Jobs bill needs bipartisan push
Americans didn't expect Franklin Roosevelt to end the Great Depression, but they certainly expected him to try.
The same might be said of Barack Obama. Although this isn't a depression, it feels close enough. And although Obama is no Roosevelt, his latest jobs initiative is an encouraging effort to generate growth, however feeble, in a sputtering economy that has left millions of Americans jobless and driven poverty to new heights. Details aside, the president's initiative is especially encouraging as a sign that the nation's leader may at last be laying aside his passivity when faced with hard problems and legislative animosity.
The president's plan, presented with welcome gusto before a joint session of Congress, is hardly radical; more than half the $447-billion cost would be for cutting payroll taxes paid by employers and employees alike, thereby temporarily lowering the cost of hiring and putting more money into the pockets of most people with jobs. The plan also includes a $4,000 tax credit for firms that hire the long-term unemployed, a group that is sadly all too numerous; $90 billion in spending on infrastructure and school modernization; and $35 billion to prevent the layoff of teachers, cops and firefighters. There is a tax break for business investments, an extension of jobless benefits, and help for Americans who want to refinance homes at record-low interest rates.
Let's be realistic: These programs won't catapult the economy back into healthy growth. But they will help millions of Americans while stimulating spending. And they signal to citizens and markets alike that the government isn't just sitting on its hands.
The question, of course, is how to pay for all this. The president proposes to do so in part by rolling back some tax breaks enjoyed by oil and gas companies and high-earners. Profit-based compensation known as "carried interest," for example, would be treated as regular income, resulting in higher taxes for hedge fund managers and the like.

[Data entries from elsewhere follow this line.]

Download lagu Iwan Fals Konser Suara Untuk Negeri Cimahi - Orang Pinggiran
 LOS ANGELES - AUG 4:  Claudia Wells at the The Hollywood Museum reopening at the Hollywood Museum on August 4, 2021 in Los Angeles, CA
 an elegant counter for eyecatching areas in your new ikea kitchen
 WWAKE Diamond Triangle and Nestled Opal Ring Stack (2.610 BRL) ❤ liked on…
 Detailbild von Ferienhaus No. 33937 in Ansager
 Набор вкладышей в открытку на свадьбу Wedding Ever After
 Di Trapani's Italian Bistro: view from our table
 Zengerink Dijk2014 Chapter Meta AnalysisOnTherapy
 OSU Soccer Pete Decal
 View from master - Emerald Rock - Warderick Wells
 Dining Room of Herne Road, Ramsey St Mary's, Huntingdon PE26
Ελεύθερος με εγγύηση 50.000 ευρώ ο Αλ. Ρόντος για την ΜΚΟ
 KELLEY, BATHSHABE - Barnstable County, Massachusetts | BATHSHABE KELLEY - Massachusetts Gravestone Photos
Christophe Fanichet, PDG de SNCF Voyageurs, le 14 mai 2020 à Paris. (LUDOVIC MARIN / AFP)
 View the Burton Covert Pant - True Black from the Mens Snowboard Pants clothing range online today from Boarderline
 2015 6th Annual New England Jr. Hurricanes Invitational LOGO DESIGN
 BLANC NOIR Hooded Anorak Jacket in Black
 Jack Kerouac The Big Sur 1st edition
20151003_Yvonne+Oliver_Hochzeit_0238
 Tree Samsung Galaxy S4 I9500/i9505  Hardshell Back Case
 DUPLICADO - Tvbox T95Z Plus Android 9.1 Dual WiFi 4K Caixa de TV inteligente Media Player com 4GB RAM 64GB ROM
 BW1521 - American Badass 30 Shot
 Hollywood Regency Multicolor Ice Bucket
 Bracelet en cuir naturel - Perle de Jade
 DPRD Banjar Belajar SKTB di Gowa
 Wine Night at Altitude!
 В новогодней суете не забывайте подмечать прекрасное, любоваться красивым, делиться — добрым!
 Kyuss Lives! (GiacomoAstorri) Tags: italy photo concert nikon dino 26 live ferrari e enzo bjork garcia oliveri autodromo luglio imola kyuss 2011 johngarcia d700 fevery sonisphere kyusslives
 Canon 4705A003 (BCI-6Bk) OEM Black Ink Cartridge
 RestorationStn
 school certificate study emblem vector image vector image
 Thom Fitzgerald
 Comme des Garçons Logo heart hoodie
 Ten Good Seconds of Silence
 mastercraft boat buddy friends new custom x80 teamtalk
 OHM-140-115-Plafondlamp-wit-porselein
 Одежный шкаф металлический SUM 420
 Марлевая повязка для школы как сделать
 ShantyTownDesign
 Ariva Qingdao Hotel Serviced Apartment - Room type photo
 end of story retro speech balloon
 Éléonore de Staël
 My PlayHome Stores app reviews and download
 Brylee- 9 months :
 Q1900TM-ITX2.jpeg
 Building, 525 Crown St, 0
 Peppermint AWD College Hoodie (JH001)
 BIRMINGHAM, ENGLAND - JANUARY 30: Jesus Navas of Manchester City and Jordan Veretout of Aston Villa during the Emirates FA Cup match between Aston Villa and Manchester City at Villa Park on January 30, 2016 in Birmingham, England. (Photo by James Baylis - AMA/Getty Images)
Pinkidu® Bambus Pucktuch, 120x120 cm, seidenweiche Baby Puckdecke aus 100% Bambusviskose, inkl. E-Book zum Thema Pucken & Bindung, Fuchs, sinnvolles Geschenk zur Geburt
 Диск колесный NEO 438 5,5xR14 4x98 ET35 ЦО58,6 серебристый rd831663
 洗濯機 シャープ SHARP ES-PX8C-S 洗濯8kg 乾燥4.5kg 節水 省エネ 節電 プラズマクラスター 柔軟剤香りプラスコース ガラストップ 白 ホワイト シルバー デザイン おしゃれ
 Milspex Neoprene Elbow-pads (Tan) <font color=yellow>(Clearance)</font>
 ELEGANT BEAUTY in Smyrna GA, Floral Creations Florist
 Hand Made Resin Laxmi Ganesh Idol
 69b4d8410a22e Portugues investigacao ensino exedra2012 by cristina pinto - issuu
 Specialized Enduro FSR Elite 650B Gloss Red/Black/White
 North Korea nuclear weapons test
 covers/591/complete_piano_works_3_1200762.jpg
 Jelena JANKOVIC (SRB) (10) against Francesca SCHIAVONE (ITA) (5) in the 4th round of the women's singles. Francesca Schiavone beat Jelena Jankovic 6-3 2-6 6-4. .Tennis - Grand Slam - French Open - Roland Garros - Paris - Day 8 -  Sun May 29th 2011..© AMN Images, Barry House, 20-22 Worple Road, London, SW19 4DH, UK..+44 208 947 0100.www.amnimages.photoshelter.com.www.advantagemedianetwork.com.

House Republicans won't like all this, but the important thing is that they seriously engage the plan and work out a deal before the economy goes off a cliff. The level of suffering -- and the peril at the polls -- is too great for reflexive intransigence. Ideally the GOP will counter with a proposal for a larger bargain that could be hashed out by the so-called supercommittee, a bipartisan congressional panel that has until Nov. 23 to recommend $1.5 trillion in deficit reduction. A grand scheme for a larger long-term reduction should include lower income tax rates; an end to deductions and loopholes that fail every reasonable test of fairness and good sense; and sensible adjustments to entitlement programs so that future generations can enjoy Social Security and health care without driving the nation into bankruptcy.
Such a deal could produce both the short-term stimulus that the president rightly desires, and the longer-term reforms that are crucial to rein in deficits and set the stage for future economic growth. These reforms should warm the heart of any fiscal conservative, including the most ardent ones in the House. That Obama might just go along with such a deal is no reason for Republicans to reject it.